[What is required] Your task is to print the material below exactly as presented.

[Data records]
[start]
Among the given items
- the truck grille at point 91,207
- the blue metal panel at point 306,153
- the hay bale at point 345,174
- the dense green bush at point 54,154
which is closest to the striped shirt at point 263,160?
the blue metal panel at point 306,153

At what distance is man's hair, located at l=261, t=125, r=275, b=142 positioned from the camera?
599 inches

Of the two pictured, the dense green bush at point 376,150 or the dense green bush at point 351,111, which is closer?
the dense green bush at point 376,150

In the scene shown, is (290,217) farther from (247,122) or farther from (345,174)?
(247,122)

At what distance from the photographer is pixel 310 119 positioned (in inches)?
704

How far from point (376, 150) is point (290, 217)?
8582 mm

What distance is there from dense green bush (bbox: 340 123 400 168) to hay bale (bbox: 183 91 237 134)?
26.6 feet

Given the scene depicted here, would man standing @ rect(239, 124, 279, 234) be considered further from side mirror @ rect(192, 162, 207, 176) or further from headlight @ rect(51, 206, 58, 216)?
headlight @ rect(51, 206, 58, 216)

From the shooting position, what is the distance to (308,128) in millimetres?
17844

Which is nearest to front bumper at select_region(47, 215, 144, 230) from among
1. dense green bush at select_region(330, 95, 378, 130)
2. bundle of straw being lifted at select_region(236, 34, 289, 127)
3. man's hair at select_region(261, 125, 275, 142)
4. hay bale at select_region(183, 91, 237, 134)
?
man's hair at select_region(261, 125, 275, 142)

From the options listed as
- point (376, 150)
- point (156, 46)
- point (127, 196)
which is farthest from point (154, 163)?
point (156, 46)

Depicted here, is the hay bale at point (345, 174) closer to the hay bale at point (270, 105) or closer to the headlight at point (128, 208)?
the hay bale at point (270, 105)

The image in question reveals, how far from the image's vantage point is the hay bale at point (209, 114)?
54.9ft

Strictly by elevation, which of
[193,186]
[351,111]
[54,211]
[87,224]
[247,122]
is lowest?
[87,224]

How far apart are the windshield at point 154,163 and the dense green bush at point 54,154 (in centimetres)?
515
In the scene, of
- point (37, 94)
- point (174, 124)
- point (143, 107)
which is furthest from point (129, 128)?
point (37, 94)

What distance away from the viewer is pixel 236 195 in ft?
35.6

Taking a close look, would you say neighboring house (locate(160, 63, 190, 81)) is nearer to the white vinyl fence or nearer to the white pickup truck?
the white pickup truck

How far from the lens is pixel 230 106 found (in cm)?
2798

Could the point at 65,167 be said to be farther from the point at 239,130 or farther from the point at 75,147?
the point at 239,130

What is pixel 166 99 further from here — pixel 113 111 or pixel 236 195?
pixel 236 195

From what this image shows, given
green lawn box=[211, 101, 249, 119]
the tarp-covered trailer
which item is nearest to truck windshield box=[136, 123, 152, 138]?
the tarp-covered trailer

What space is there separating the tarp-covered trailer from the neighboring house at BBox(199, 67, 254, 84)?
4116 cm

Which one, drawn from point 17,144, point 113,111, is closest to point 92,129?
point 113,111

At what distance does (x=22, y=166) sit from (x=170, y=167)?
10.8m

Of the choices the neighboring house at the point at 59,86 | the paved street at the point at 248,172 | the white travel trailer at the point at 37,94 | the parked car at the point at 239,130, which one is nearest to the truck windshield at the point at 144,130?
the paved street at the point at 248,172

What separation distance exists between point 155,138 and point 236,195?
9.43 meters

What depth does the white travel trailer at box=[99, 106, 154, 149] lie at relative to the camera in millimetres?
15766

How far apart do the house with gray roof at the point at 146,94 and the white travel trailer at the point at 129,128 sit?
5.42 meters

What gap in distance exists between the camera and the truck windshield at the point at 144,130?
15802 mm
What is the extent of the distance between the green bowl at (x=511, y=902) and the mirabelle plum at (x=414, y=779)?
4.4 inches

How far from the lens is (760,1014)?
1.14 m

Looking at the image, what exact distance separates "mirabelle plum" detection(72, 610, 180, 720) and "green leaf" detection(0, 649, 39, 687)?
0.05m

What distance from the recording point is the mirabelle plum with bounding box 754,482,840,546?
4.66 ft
[end]
[Solved exercise]
Among the given items
- the truck grille at point 91,207
- the blue metal panel at point 306,153
- the hay bale at point 345,174
- the dense green bush at point 54,154
which is closest to the striped shirt at point 263,160?
the blue metal panel at point 306,153

At what distance is man's hair, located at l=261, t=125, r=275, b=142 positioned from the camera?
599 inches

Of the two pictured, the dense green bush at point 376,150 or the dense green bush at point 351,111, which is closer?
the dense green bush at point 376,150

In the scene shown, is (290,217) farther from (247,122) or farther from (345,174)?
(247,122)

At what distance from the photographer is pixel 310 119 positioned (in inches)?
704

How far from point (376, 150) is point (290, 217)?
8582 mm

What distance is there from dense green bush (bbox: 340 123 400 168) to hay bale (bbox: 183 91 237 134)?
26.6 feet

Given the scene depicted here, would man standing @ rect(239, 124, 279, 234) be considered further from side mirror @ rect(192, 162, 207, 176) or further from headlight @ rect(51, 206, 58, 216)?
headlight @ rect(51, 206, 58, 216)

From the shooting position, what is the distance to (308,128) in millimetres?
17844

Which is nearest to front bumper at select_region(47, 215, 144, 230) from among
1. dense green bush at select_region(330, 95, 378, 130)
2. bundle of straw being lifted at select_region(236, 34, 289, 127)
3. man's hair at select_region(261, 125, 275, 142)
4. hay bale at select_region(183, 91, 237, 134)
?
man's hair at select_region(261, 125, 275, 142)

From the options listed as
- point (376, 150)
- point (156, 46)
- point (127, 196)
which is farthest from point (154, 163)?
point (156, 46)

Depicted here, is the hay bale at point (345, 174) closer to the hay bale at point (270, 105) or closer to the headlight at point (128, 208)?
the hay bale at point (270, 105)

The image in question reveals, how far from the image's vantage point is the hay bale at point (209, 114)?
54.9ft

Strictly by elevation, which of
[193,186]
[351,111]
[54,211]
[87,224]
[247,122]
is lowest?
[87,224]

How far apart are the windshield at point 154,163 and the dense green bush at point 54,154 (in centimetres)?
515
In the scene, of
- point (37, 94)
- point (174, 124)
- point (143, 107)
which is furthest from point (129, 128)?
point (37, 94)

What distance away from the viewer is pixel 236 195 in ft?
35.6

Taking a close look, would you say neighboring house (locate(160, 63, 190, 81)) is nearer to the white vinyl fence or nearer to the white pickup truck?
the white pickup truck

How far from the lens is pixel 230 106 found (in cm)?
2798

Could the point at 65,167 be said to be farther from the point at 239,130 or farther from the point at 75,147?
the point at 239,130

What is pixel 166 99 further from here — pixel 113 111 or pixel 236 195?
pixel 236 195

From what this image shows, given
green lawn box=[211, 101, 249, 119]
the tarp-covered trailer
which item is nearest to truck windshield box=[136, 123, 152, 138]?
the tarp-covered trailer

What space is there separating the tarp-covered trailer from the neighboring house at BBox(199, 67, 254, 84)?
4116 cm

Which one, drawn from point 17,144, point 113,111, is closest to point 92,129?
point 113,111

At what distance does (x=22, y=166) sit from (x=170, y=167)?
10.8m

Of the choices the neighboring house at the point at 59,86 | the paved street at the point at 248,172 | the white travel trailer at the point at 37,94 | the parked car at the point at 239,130, which one is nearest to the truck windshield at the point at 144,130?
the paved street at the point at 248,172

What separation distance exists between point 155,138 and point 236,195?
9.43 meters

What depth does the white travel trailer at box=[99, 106, 154, 149] lie at relative to the camera in millimetres?
15766

How far apart do the house with gray roof at the point at 146,94 and the white travel trailer at the point at 129,128 sit?
5.42 meters

What gap in distance exists between the camera and the truck windshield at the point at 144,130?
15802 mm
What is the extent of the distance between the green bowl at (x=511, y=902) and the mirabelle plum at (x=414, y=779)?
4.4 inches

How far from the lens is (760,1014)?
1.14 m

Looking at the image, what exact distance separates "mirabelle plum" detection(72, 610, 180, 720) and "green leaf" detection(0, 649, 39, 687)?
0.05m

What distance from the recording point is the mirabelle plum with bounding box 754,482,840,546?
4.66 ft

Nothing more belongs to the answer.